SELECTED EXCERPT

This year, I had a summer read that particularly caught my interest and left me thinking ever since. I talk about Chris van Tulleken's book "Ultra-Processed People." In a mix of anecdotes about the eating behavior of his little daughters, a personal experiment in which he puts himself on an ultra-processed-foods-only diet, and supported by tremendous studies, he argues that the food industry prioritizes its sales at the cost of global health. While companies have the right to increase their revenues, the food industry accepts as a necessary evil several health issues their products cause for consumers, burdening the health system and ultimately lowering the quality of life for millions of people. The problem with this is that consumers can hardly protect themselves from these sales-increasing strategies, not only based on psychological marketing but playing with the needs and systems of our bodies. What people need is regulatory protection, limiting ways of production that result in products harming the basic and intuitive functions of our bodies. However, as so often, the necessary policies also lag behind in this area.




The Realization: Almost everything is ultra-processed, and it affects our bodies

Would you like a little treat? Maybe some ice cream from the local ice cream shop! A somewhat healthy snack? What about the high-end protein bar with lots of protein and almost no sugar? Perhaps something a little more nutritious than this? Let's go to the store and buy some bread for a sandwich! Do you prefer the fiber option? Maybe the fresh, ready-to-eat salad you only must mix the dressing in!

EXERCISE INSTRUCTIONS
Please resume the ultra-processed food essay from the point where it stops. The material comes from a separate source and is unrelated to the ultra-processed food essay.

DATA SEGMENT
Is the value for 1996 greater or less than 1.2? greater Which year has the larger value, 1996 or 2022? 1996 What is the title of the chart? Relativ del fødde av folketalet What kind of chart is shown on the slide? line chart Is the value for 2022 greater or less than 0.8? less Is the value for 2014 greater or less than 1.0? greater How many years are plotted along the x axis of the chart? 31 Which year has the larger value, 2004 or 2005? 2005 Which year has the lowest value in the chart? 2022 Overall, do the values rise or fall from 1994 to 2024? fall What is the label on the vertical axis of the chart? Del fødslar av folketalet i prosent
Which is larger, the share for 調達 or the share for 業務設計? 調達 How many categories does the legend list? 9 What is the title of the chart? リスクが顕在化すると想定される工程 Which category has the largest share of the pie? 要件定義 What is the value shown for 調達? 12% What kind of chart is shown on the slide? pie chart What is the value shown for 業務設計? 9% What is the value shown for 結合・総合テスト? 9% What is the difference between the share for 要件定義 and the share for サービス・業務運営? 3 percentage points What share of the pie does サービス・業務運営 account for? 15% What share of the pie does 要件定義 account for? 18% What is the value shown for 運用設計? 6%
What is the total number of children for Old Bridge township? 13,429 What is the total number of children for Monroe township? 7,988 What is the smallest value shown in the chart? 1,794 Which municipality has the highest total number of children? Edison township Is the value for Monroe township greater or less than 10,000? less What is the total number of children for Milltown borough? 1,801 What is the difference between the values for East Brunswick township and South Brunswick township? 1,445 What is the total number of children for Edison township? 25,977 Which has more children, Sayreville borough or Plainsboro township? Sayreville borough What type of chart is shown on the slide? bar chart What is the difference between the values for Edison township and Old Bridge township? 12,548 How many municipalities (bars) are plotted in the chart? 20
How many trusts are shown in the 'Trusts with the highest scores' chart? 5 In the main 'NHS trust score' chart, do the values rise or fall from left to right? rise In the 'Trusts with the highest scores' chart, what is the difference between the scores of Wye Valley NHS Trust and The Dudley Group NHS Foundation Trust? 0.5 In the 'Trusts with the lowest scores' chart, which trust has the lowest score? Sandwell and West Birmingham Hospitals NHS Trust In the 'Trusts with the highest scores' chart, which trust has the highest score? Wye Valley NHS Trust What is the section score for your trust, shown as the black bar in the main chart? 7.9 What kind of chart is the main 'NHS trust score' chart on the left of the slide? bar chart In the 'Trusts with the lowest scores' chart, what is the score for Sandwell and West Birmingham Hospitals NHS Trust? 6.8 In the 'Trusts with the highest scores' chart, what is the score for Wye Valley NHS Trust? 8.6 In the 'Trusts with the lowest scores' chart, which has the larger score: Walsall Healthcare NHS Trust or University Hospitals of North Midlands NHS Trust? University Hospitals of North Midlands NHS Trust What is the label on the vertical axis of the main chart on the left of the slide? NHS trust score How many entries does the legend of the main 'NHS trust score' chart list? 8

RESULT OF THE EXERCISE
They might sound like more or less healthy options, but all these products count to or at least contain ultra-processed foods. Ultra-processed foods are basically all produced in the same way. First, every food's main ingredients (carbs, proteins, and fats) are broken into chemical components: starch is extracted from potatoes or grains, proteins from milk, meats or veggies, and fats from the oil palm, seeds, or even carbon. In the second step, these fundamental molecules are mixed together again, and with the correct number of preservatives, emulators, and flavors, they form our "ice cream," "bread," or "salad dressing." As you can imagine, on a biochemical level, these products don't resemble anything the product that you get when you mix heavy cream with chocolate and cool it down (real ice cream), when you mix ground grains with water and yeast and put it in an oven (real bread), or when you mix some yogurt with oil, vinegar, salt, pepper, and herbs (real salad dressing). Why is it problematic if the ultra-processed option also tastes alright and has healthy values in the nutrition table?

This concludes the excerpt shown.